*** Begin section ***
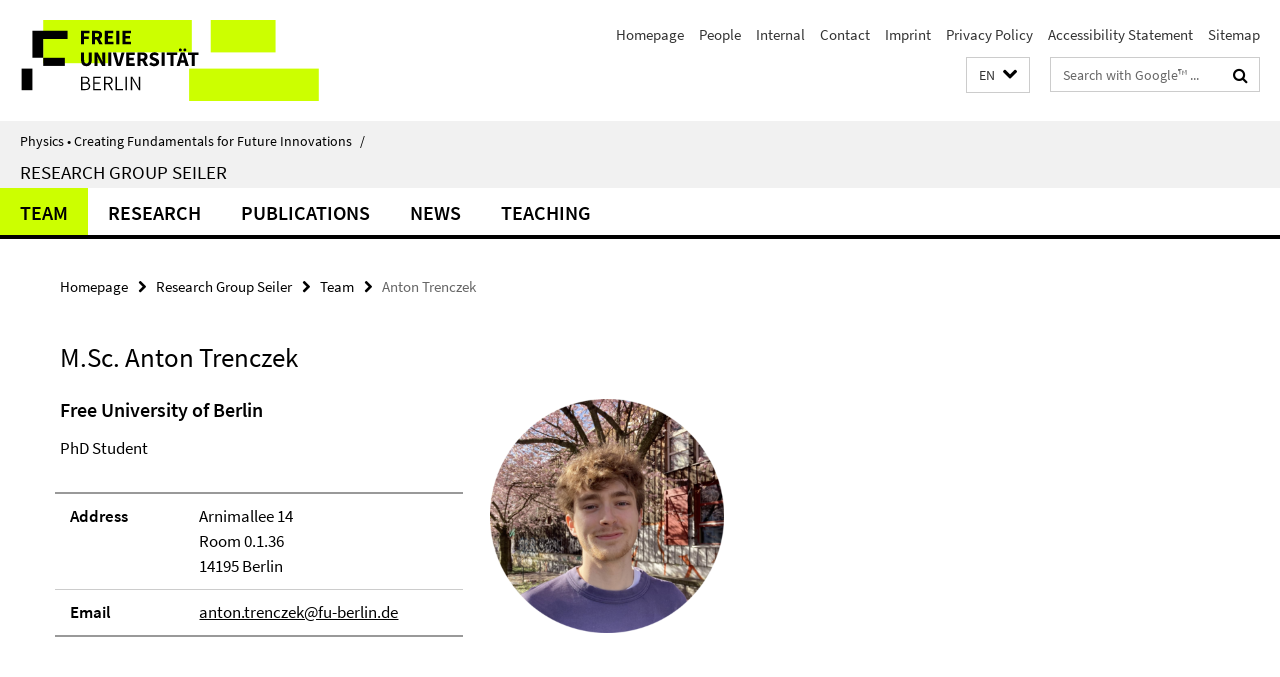

--- FILE ---
content_type: text/html; charset=utf-8
request_url: https://www.physik.fu-berlin.de/en/einrichtungen/ag/ag-seiler/index.html?comp=navbar&irq=1&pm=0
body_size: 951
content:
<!-- BEGIN Fragment default/25123017/navbar-wrapper/128785992/1667926908/?092424:1800 -->
<!-- BEGIN Fragment default/25123017/navbar/5e4852b770e87e2f11899c3b1eda263ea55a9380/?085424:86400 -->
<nav class="main-nav-container no-print nocontent" style="display: none;"><div class="container main-nav-container-inner"><div class="main-nav-scroll-buttons" style="display:none"><div id="main-nav-btn-scroll-left" role="button"><div class="fa fa-angle-left"></div></div><div id="main-nav-btn-scroll-right" role="button"><div class="fa fa-angle-right"></div></div></div><div class="main-nav-toggle"><span class="main-nav-toggle-text">Menu</span><span class="main-nav-toggle-icon"><span class="line"></span><span class="line"></span><span class="line"></span></span></div><ul class="main-nav level-1" id="fub-main-nav"><li class="main-nav-item level-1" data-index="0" data-menu-item-path="/en/einrichtungen/ag/ag-seiler/team" data-menu-shortened="0" id="main-nav-item-team"><a class="main-nav-item-link level-1" href="/en/einrichtungen/ag/ag-seiler/team/index.html">Team</a></li><li class="main-nav-item level-1" data-index="1" data-menu-item-path="/en/einrichtungen/ag/ag-seiler/1-Research" data-menu-shortened="0" id="main-nav-item-1-Research"><a class="main-nav-item-link level-1" href="/en/einrichtungen/ag/ag-seiler/1-Research/index.html">Research</a></li><li class="main-nav-item level-1" data-index="2" data-menu-item-path="/en/einrichtungen/ag/ag-seiler/publications" data-menu-shortened="0" id="main-nav-item-publications"><a class="main-nav-item-link level-1" href="/en/einrichtungen/ag/ag-seiler/publications/index.html">Publications</a></li><li class="main-nav-item level-1" data-index="3" data-menu-item-path="/en/einrichtungen/ag/ag-seiler/news" data-menu-shortened="0" id="main-nav-item-news"><a class="main-nav-item-link level-1" href="/en/einrichtungen/ag/ag-seiler/news/index.html">News</a></li><li class="main-nav-item level-1" data-index="4" data-menu-item-path="/en/einrichtungen/ag/ag-seiler/teaching" data-menu-shortened="0" id="main-nav-item-teaching"><a class="main-nav-item-link level-1" href="/en/einrichtungen/ag/ag-seiler/teaching/index.html">Teaching</a></li></ul></div><div class="main-nav-flyout-global"><div class="container"></div><button id="main-nav-btn-flyout-close" type="button"><div id="main-nav-btn-flyout-close-container"><i class="fa fa-angle-up"></i></div></button></div></nav><script type="text/javascript">$(document).ready(function () { Luise.Navigation.init(); });</script><!-- END Fragment default/25123017/navbar/5e4852b770e87e2f11899c3b1eda263ea55a9380/?085424:86400 -->
<!-- END Fragment default/25123017/navbar-wrapper/128785992/1667926908/?092424:1800 -->
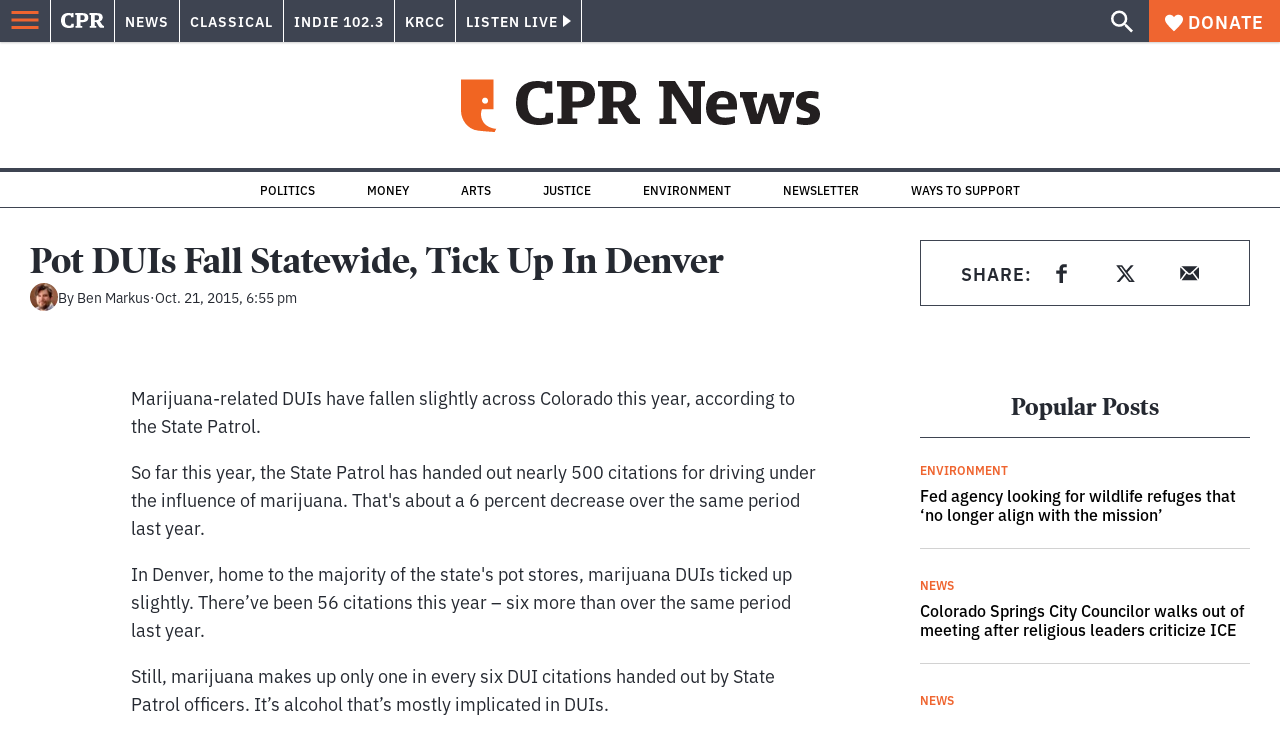

--- FILE ---
content_type: text/html; charset=utf-8
request_url: https://www.google.com/recaptcha/api2/aframe
body_size: 184
content:
<!DOCTYPE HTML><html><head><meta http-equiv="content-type" content="text/html; charset=UTF-8"></head><body><script nonce="J0fGUKo6z7QNJl87DXbc7w">/** Anti-fraud and anti-abuse applications only. See google.com/recaptcha */ try{var clients={'sodar':'https://pagead2.googlesyndication.com/pagead/sodar?'};window.addEventListener("message",function(a){try{if(a.source===window.parent){var b=JSON.parse(a.data);var c=clients[b['id']];if(c){var d=document.createElement('img');d.src=c+b['params']+'&rc='+(localStorage.getItem("rc::a")?sessionStorage.getItem("rc::b"):"");window.document.body.appendChild(d);sessionStorage.setItem("rc::e",parseInt(sessionStorage.getItem("rc::e")||0)+1);localStorage.setItem("rc::h",'1768872298063');}}}catch(b){}});window.parent.postMessage("_grecaptcha_ready", "*");}catch(b){}</script></body></html>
*** End section ***
- _EXERCISE GOAL_
Which lines of the listing contain the string "wrapper"? Copy every one of them.

- _SOLUTION TO THIS PROBLEM_
<!-- BEGIN Fragment default/25123017/navbar-wrapper/128785992/1667926908/?092424:1800 -->
<!-- END Fragment default/25123017/navbar-wrapper/128785992/1667926908/?092424:1800 -->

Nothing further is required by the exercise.